Klassische zweidimensionale Röntgenbilder, wie sie in der konventionellen Werkstoffprüfung eingesetzt werden, sind oft ungenau: Sie zeigen lediglich eine Art "Schattenwurf" aus einer einzigen Position. Mehr Möglichkeiten bietet die industrielle Computertomographie (CT): Bauteile können damit vollständig dreidimensional erfasst, berührungslos und zerstörungsfrei vermessen und inspiziert werden.

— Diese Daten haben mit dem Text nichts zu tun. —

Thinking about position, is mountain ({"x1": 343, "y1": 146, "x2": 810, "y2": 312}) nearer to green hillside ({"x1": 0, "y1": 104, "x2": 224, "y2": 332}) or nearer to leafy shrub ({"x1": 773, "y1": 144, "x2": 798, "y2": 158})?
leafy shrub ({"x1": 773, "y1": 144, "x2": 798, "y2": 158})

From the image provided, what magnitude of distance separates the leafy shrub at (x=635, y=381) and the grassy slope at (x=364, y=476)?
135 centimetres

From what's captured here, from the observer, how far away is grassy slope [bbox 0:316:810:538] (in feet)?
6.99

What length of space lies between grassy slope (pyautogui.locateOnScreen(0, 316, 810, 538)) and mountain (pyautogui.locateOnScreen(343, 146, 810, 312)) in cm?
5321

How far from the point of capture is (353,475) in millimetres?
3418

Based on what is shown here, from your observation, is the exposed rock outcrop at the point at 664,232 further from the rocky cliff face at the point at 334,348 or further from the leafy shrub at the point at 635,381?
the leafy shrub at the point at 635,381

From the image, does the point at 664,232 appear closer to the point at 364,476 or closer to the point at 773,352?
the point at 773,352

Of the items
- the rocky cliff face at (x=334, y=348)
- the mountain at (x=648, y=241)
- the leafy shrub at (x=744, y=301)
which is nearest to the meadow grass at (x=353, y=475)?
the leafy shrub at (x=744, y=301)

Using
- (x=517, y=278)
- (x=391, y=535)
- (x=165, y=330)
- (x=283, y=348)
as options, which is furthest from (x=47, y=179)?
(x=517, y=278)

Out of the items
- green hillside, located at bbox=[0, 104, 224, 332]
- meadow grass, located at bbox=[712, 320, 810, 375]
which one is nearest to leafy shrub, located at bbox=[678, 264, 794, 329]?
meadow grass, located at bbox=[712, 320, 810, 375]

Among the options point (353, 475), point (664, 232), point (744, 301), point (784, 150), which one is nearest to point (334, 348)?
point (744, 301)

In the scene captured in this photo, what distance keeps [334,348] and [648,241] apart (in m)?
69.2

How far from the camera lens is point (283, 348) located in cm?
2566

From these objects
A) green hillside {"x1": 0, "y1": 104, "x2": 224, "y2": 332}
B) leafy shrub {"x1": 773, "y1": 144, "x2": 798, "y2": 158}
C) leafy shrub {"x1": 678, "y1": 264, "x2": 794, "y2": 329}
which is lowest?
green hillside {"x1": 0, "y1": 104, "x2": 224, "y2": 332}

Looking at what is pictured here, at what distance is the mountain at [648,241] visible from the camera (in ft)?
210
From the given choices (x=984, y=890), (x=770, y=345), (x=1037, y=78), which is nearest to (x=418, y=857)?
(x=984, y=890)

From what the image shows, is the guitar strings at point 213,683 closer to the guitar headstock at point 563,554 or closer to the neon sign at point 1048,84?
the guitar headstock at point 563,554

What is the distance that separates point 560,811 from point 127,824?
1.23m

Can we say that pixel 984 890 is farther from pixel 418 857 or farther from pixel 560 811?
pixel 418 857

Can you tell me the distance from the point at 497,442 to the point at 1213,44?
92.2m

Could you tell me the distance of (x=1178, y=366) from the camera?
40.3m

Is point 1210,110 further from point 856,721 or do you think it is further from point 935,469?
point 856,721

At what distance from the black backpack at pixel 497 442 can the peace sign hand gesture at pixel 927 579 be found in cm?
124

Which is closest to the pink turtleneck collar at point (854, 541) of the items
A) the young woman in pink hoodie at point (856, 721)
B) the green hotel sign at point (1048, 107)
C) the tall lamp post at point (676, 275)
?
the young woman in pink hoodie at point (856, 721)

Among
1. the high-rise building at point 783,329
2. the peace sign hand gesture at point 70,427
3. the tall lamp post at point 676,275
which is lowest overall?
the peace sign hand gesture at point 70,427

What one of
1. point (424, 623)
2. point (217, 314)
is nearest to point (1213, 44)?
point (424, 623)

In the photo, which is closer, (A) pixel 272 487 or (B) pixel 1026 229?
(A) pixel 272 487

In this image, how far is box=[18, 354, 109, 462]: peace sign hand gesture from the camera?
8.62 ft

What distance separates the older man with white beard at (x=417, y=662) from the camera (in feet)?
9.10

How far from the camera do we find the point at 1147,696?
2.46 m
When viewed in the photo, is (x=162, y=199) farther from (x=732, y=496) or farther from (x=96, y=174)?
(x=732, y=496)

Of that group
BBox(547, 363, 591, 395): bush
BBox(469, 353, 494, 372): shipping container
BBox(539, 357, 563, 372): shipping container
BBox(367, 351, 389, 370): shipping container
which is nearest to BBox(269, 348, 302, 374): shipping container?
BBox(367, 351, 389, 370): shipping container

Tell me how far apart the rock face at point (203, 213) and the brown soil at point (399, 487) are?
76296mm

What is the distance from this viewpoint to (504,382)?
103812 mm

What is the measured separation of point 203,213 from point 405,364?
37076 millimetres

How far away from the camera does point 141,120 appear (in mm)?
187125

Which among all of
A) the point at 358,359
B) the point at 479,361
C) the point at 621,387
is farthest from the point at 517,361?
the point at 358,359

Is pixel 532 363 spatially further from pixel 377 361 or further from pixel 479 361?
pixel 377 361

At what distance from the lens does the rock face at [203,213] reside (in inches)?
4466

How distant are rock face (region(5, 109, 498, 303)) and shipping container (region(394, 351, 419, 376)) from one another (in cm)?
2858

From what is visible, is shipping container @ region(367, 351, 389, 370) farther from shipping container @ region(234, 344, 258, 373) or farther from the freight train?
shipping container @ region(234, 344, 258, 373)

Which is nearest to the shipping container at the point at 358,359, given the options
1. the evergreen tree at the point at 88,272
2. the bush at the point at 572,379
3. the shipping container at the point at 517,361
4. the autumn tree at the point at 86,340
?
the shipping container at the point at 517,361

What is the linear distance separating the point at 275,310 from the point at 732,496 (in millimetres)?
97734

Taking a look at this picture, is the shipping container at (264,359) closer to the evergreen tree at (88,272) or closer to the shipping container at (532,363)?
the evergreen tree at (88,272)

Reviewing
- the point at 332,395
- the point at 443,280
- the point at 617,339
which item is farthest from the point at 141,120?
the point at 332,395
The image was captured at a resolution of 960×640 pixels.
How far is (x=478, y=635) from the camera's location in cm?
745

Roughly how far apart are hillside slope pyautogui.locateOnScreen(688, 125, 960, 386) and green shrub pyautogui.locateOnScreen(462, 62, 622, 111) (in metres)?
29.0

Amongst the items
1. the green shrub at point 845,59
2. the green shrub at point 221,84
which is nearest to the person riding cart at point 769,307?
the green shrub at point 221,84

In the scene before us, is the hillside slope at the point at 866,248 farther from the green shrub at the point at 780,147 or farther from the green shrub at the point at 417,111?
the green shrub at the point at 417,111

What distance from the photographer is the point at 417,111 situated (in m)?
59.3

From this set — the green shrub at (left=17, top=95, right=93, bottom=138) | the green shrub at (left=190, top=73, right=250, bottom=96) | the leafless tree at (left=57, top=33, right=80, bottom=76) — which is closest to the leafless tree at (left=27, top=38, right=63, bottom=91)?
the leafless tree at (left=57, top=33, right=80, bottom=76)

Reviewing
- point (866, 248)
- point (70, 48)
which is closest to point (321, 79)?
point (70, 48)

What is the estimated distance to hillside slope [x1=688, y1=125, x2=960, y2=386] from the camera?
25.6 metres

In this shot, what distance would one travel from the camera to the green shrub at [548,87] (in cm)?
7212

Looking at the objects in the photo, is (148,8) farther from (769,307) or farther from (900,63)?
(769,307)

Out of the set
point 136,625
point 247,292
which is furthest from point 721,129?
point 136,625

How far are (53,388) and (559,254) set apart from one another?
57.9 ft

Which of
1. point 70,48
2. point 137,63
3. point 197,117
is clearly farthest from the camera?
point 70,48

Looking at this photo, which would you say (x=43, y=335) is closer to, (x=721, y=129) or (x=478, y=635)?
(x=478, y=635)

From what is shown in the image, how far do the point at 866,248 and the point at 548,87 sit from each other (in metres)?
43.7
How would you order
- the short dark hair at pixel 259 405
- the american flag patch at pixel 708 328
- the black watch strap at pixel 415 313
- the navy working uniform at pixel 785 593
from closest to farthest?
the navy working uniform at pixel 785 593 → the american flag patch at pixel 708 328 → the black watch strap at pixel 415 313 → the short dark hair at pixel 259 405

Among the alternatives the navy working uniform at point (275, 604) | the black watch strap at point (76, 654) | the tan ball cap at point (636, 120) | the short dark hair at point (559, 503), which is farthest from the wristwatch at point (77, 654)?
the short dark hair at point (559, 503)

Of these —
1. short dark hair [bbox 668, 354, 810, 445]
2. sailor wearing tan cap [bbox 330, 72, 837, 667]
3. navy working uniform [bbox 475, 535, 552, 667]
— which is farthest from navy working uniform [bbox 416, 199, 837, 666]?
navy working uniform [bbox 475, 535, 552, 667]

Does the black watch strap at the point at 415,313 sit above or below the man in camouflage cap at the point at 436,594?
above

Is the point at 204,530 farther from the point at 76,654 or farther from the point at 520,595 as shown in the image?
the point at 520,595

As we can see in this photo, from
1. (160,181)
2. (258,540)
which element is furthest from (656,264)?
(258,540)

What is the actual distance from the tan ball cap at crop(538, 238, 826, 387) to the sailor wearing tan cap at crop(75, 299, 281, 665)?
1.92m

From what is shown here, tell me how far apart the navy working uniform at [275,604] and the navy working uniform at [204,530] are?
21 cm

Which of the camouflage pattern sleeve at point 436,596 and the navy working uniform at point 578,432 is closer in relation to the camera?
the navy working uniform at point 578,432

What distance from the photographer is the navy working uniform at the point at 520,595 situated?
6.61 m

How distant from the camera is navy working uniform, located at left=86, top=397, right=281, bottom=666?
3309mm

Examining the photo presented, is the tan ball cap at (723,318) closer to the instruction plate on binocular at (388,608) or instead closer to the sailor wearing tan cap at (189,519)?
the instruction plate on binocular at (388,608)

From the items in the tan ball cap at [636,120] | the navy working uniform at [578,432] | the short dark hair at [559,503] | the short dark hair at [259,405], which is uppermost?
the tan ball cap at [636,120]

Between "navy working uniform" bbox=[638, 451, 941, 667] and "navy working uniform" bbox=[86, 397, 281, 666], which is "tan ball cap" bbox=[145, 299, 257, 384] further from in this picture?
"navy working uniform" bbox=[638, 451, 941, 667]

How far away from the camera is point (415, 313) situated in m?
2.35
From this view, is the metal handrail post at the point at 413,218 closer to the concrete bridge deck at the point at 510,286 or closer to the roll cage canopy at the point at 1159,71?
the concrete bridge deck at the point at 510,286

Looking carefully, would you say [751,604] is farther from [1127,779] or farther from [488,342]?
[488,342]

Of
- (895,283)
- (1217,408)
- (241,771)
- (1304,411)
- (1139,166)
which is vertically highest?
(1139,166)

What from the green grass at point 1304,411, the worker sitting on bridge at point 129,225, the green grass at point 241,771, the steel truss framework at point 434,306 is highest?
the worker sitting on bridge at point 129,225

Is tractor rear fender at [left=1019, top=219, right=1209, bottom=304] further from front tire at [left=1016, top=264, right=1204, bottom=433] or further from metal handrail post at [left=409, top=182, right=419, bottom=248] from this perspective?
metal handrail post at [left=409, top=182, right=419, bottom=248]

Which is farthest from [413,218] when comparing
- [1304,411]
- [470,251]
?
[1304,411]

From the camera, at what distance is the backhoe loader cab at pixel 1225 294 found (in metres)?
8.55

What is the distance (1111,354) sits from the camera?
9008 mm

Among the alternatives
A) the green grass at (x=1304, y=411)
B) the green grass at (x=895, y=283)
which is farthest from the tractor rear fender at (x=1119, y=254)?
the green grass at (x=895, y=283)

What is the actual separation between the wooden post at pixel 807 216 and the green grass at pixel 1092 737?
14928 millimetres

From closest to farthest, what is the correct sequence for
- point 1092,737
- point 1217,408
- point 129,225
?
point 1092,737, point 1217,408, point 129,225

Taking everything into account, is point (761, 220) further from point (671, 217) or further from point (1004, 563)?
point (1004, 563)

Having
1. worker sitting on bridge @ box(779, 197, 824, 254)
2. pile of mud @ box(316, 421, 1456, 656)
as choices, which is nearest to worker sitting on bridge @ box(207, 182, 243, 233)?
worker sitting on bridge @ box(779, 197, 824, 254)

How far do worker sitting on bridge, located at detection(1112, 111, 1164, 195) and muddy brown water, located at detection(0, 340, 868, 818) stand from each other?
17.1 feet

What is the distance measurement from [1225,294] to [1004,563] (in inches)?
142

Doch wie bekommt man ein ganzes Auto in einen Computertomographen? Das Untersuchungsobjekt wird dazu auf einen riesigen Drehtisch gehievt, erläutern die Experten vom Fraunhofer IIS. Während dieser langsam rotiere, fahren eine Röntgenquelle auf der einen und ein vier Meter langer Röntgendetektor auf der anderen Seite neben dem Objekt auf und ab. Aus den so entstandenen Aufnahmen lasse sich am Computer ein dreidimensionales Bild errechnen. "Das ist in dieser Größenordnung eine bislang einzigartige Möglichkeit zur zerstörungsfreien Materialprüfung", sagt Professor Randolf Hanke, der das Entwicklungszentrum Röntgentechnik EZRT in Fürth leitet. Dank der heute schon extrem hohen Auflösung von 0,8 Millimetern an metergroßen Objekten sollen auf den Aufnahmen selbst winzige Details gestochen scharf zu erkennen sein – kurzfristig streben die Forscher eine Auflösung von 0,4 Millimetern an.